Fotoprotectores y fotoprotección son elementos esenciales en la protección de la piel. Los encontramos en farmacia vehiculizados de distintas foras, en forma de gel, crema, spray, de aplicación tópica cuyo fin exclusivo o principal es proteger a nuestra piel la de la radiación UV absorbiéndola, dispersándola o reflejándola.

Los fotoprotectores no nos aportan una protección absoluta. Los fotoprotectores junto con la ropa, sombreros, sombrillas y gafas bloquean la radiación solare nociva, pero no son suficientes por separado para cubrirnos de quemaduras y lesiones causadas por el sol.

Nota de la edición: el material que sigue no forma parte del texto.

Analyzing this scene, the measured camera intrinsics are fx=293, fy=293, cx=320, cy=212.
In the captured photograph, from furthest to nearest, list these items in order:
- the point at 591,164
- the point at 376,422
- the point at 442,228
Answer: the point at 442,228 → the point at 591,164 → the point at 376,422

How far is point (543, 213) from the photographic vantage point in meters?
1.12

Qué factor de protección debo escoger?

Los dos índices que permiten saber el grado de protección que nos aporta un fotoprotector son el

  • FPT (factor de protección solar), que protege frente a los rayos UVB o en inglés SPF (sun protecting factor),
  • y el PPD (índice que mide la capacidad de producir pigmentación en la piel duradera (PPD), y el PPI (índice que mide la capacidad de producir pigmentación en la piel inmediata). Este último nos indica el nivel de protección frente a los rayos UVA.

El FPT define el número de veces que los fotoprotectores aumentan la resistencia de nuestra piel frente al enrojecimiento previo a la quemadura. En otras palabras, un FPS10 hace que una persona que sin protección presente enrojecimiento en 20 minutos, enrojezca en 200 minutos. Pero hay que tener presente otros factores que alteran estos datos, como una mala aplicación en cuanto a distribución y cantidad, el agua, la sudoración, el secado con toalla, no replicar el fotoprotector en el tiempo recomendado (120 minutos) harán que el grado de foprotección sea menor. Se considera un fotoprotector UVB bajo, por debajo de 10, medio entre 10 y 30, alto entre 30 y 50, y muy alto más de 50 (también llamado 50+).

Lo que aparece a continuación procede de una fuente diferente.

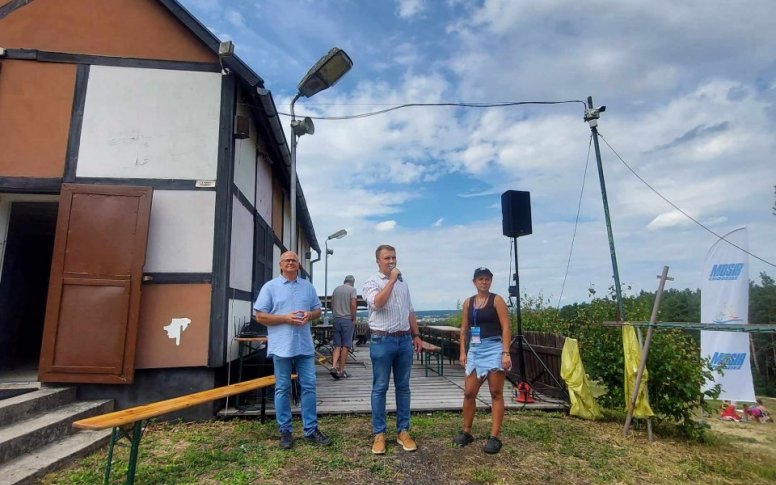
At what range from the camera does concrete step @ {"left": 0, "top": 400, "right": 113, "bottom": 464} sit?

El PPD o PPI, que mide la cantidad de rayos UVA necesarios para producir la primera reacción de pigmentación en la piel (siempre basándose en un mínimo de dos horas después de la exposición al Sol). Se considera un factor UVA bajo 2, medio 4, alto 8, y muy alto 14.

Los filtros solares deben aplicarse entre 30 minutos antes de exponerse al sol y reaplicarse pasadas 2 horas.

El fototipo es la capacidad de cada persona para asimilar la radiación solar. Se clasifica en 6 grados.

  • Fototipo I: pieles muy pálidas, que casi siempre se queman y apenas se broncean. Generalmente son pelirrojos.
  • Fototipo II: piel blanca, sensible y delicada, en general rubios. Al igual que las de fototipo I, difícilmente se broncean, y se queman con facilidad.
  • Fototipo III: es el más común. Corresponde a personas con cabellos castaños y pieles intermedias, que enrojecen primero y se broncean después de su exposición al sol.
  • Fototipo IV: pieles oscuras que se broncean con rapidez al exponerse al sol directo. Acostumbra a tener el cabello negro.
  • Fototipo V: son pieles más morenas que las del fototipo IV.
  • Fototipo VI: personas de raza negra.